__DOCUMENT EXCERPT__.
-------------------------

OPTION AGREEMENT FOR NONQUALIFIED STOCK OPTION
This Option Agreement evidences the grant of a Nonqualified Stock Option (the "Option") to Participant under the West
Coast Bancorp 2002 Stock Incentive Plan (the "Plan").
Capitalized terms used below but not defined in the Notice of Grant of Stock Options (the "Notice") are defined in the Plan.
1. Option Vesting and Exercise
The Option is on terms set forth in the Notice and is subject to all applicable provisions of the Plan and to the following
terms and conditions:
For purposes of this Option, pursuant to authority granted under the Plan and notwithstanding Section 1(x) of the Plan,
“Retirement” means retirement from active employment with the Company, a Subsidiary or Affiliate at a time when (a) the
Participant is age 62 or older, and (b) the sum of Participant’s age plus Participant’s years of employment service with the
Company, or a Subsidiary or Affiliate, is equal to or greater than 70.

-------------------------

__GIVEN INFORMATION__.

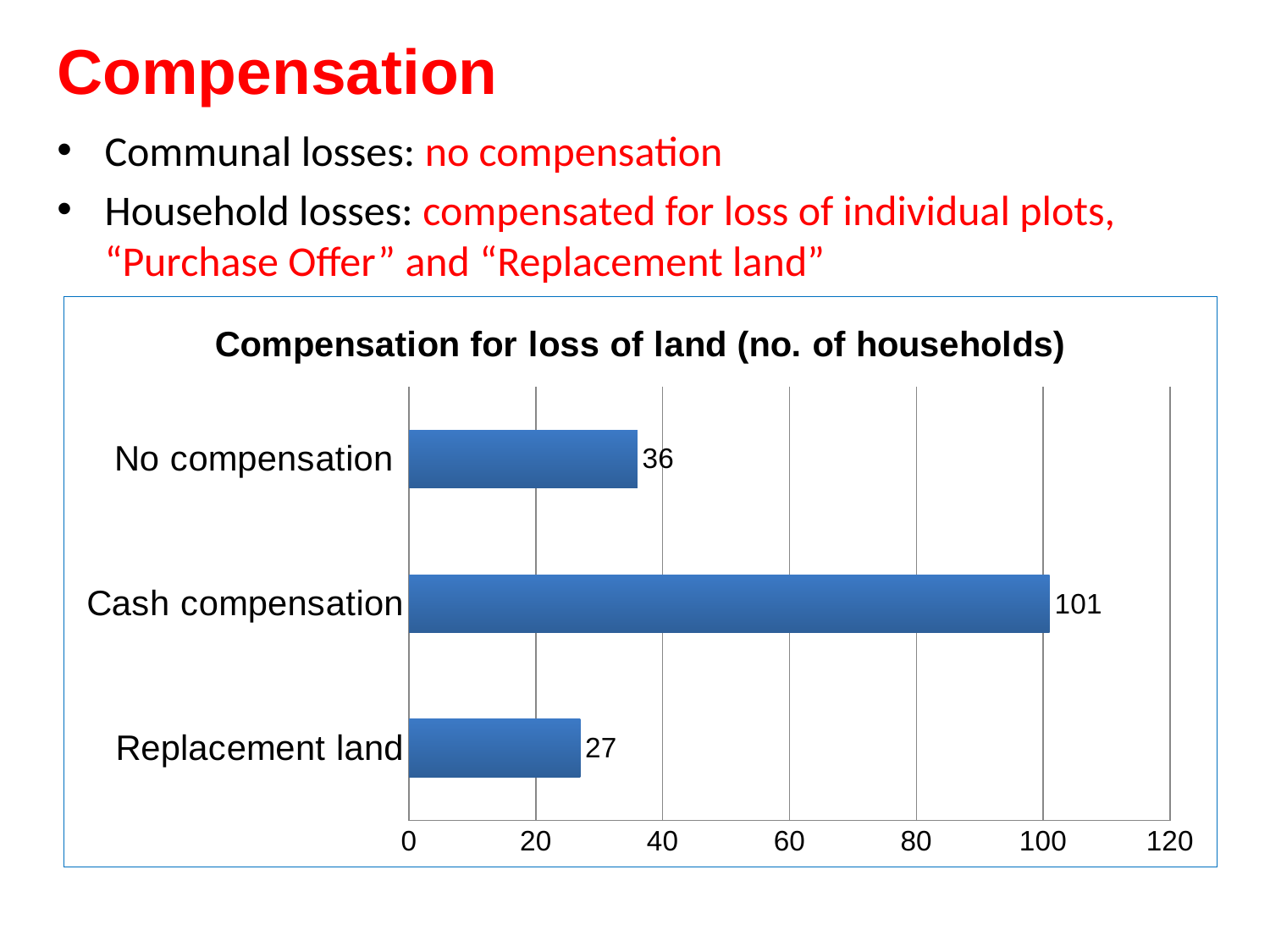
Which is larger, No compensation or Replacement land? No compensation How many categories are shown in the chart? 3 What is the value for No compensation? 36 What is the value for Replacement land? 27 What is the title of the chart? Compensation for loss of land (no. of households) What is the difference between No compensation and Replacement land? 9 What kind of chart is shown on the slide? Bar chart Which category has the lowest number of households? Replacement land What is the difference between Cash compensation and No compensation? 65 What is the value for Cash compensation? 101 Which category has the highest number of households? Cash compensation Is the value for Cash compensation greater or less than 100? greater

-------------------------

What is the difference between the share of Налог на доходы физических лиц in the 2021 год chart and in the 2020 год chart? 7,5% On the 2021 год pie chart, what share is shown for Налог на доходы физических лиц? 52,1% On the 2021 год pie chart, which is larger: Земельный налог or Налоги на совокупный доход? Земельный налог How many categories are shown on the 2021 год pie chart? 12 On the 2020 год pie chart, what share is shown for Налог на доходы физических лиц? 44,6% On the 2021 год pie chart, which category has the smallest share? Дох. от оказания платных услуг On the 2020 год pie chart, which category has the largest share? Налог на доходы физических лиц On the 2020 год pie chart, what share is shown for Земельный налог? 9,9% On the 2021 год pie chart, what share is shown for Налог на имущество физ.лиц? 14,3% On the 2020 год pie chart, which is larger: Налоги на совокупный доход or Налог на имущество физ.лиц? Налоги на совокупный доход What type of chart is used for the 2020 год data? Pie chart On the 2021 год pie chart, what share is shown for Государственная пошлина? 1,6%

-------------------------

__CHECK YOUR UNDERSTANDING__.
• a. Under which plan does the option agreement grant the Nonqualified Stock Option?
• b. Explain what the option agreement gives as the basis for using its own definition of "Retirement" instead of the one in Section 1(x) of the Plan, and what that definition requires.

__TASK-BY-TASK OUTPUTS__.
• a. The West Coast Bancorp 2002 Stock Incentive Plan.

• b. The agreement defines "Retirement" for this Option under authority granted by the Plan, so its definition applies notwithstanding Section 1(x). It requires the Participant to retire from active employment with the Company, a Subsidiary or Affiliate at age 62 or older. The Participant's age plus years of employment service must also equal at least 70.